13 Old-Fashioned Cereals That Are Older Than You Think
If you grew up grabbing a bowl of cereal before running to catch the bus to school, you're not alone. America's favorite easy morning meal since the early 1900s—yes, that long ago!—Post Grape-Nuts, created in 1897, was one of the first mass-produced cereals that is still made today.
Surprised? You might want to take a seat and read on to find out how many other of your cereal favorites have been in production for decades, and some for more than a century. Guess they know if a cereal recipe isn't broken, there's no need to fix it!
Corn Flakes: 1898
Created by the brothers who founded Kellogg's, this crunchy favorite first hit grocery store shelves in 1898 as Sanitas Toasted Corn Flakes. But according to Wikipedia, the cereal has a fascinating origin story: Originally made from wheat, it was created specifically for patients at the Battle Creek Sanitarium, where both Kellogg brothers worked. The patients must have approved, because soon the Kelloggs were producing Corn Flakes for the masses.
Wheaties was created at Washburn Crosby Company in 1921 as a result of an accidental spill of a wheat bran mixture into a hot stove, which crackled and sizzled into a crisp flake. Eventually purchased by General Mills, the company put the first woman on a cereal box—aviator Elinor Smith—in 1934.
Rice Krispies: 1928
Marketed as the "talking cereal," due to the famous "snap, crackle, and pop" sound that the mixture makes when combined with milk, Rice Krispies first hit stores in 1928. Fun fact: in 1963 the Rolling Stones were featured in a TV ad for Rice Krispies, which you can still watch on YouTube.
There is perhaps no brand more synonymous with American breakfast cereal than Cheerios. Created way back in 1941, Cheerios was the first oat-based ready-to-eat cereal. Originally named Cheerioats, the name was changed in 1944 and the rest is history.
Frosted Flakes: 1952
One of the first cereals to make its debut with a cartoon character, Frosted Flakes hit the market in 1952. As Tony the Tiger has reminded us ever since, "They're gr-r-reat!"
This beloved General Mills cereal has the dubious distinction of being the first fruit-flavored cereal on grocery store shelves. The first version, which debuted in 1954, was flavored red raspberry, orange orange, and lemony yellow.
Special K: 1955
Like us, you may have thought this cereal hit shelves in the early 2000s (remember the Special K diet?), but it's actually been around since 1955 and was the first cereal fortified with vitamins and iron.
Cocoa Puffs: 1956
Another cereal we thought debuted more recently, Cocoa Puffs' chocolate-flavored puffed rice and oat concoction introduced dessert flavors to American breakfast cereal back in 1956. And honestly what kid wouldn't go "cuckoo" for a breakfast treat that turns regular milk into chocolate milk?
Fruit Loops: 1963
Kellogg's brought Froot Loops to market in 1963. Originally, there were only red, orange, and yellow loops, but green, blue and purple were added in the 1990s. Fun fact, Mel Blanc, the voice of Toucan Sam, was also the voice behind Bugs Bunny, Daffy Duck, Foghorn Leghorn, and Barney Rubble.
Cap'n Crunch: 1963
According to some reports, Cap'n Crunch was created in response to market research that revealed kids under 10 preferred crunchy foods to soggy foods, and it was introduced to the breakfast table in 1963. Wikipedia states that the original formula was developed by recipe flavorist Pamela Low, and was inspired by a dish her grandmother made that featured brown sugar and butter served over rice. Low reportedly also helped develop the flavors for Almond Joy, Mounds and other candy bars.
Lucky Charms: 1964
In 1964, this cereal hit the shelves with a huge innovation for the time—tiny marshmallows. Who could forget the days of eating just the pink hearts, yellow moons, orange stars, and green clovers and leaving the oats to dissolve into a sugary soup?

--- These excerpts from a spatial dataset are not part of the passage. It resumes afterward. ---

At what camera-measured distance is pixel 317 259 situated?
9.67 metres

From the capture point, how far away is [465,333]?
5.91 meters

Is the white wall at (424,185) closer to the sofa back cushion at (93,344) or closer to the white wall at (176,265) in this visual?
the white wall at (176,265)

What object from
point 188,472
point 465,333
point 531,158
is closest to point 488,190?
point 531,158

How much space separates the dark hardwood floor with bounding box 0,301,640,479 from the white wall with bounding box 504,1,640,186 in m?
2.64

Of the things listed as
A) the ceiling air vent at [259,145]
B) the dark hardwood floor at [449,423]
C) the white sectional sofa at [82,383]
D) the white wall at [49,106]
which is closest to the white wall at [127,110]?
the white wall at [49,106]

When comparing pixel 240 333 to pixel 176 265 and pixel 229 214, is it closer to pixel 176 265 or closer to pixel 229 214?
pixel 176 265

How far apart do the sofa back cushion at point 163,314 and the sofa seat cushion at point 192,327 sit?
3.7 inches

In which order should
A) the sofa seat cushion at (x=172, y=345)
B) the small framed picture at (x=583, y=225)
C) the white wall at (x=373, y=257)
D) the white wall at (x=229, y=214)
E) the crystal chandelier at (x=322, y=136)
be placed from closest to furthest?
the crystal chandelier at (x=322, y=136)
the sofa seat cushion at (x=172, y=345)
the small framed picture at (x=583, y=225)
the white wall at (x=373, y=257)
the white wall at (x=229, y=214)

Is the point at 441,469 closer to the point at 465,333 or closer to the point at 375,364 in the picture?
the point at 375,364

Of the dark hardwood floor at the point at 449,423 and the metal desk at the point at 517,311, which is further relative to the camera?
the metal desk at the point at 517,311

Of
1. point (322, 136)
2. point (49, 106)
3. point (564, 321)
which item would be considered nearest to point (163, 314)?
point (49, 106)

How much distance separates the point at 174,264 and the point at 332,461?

This honey-flavored corn cereal known for its honeycomb shape was introduced in 1965. If you grew up in the '70s or '80s, you may remember the ads for the cereal from the "Honeycomb Hideout," where kids gathered to eat Honeycomb for some reason that we assume made sense at the time.
Apple Jacks: 1965
Hitting shelves in 1965, this Kellogg's classic was called Apple Os until 1971, when the name was changed for marketing reasons. Apple Jacks was invented by William Thilly, who was studying at MIT when he was hired by Kellogg's as a research assistant.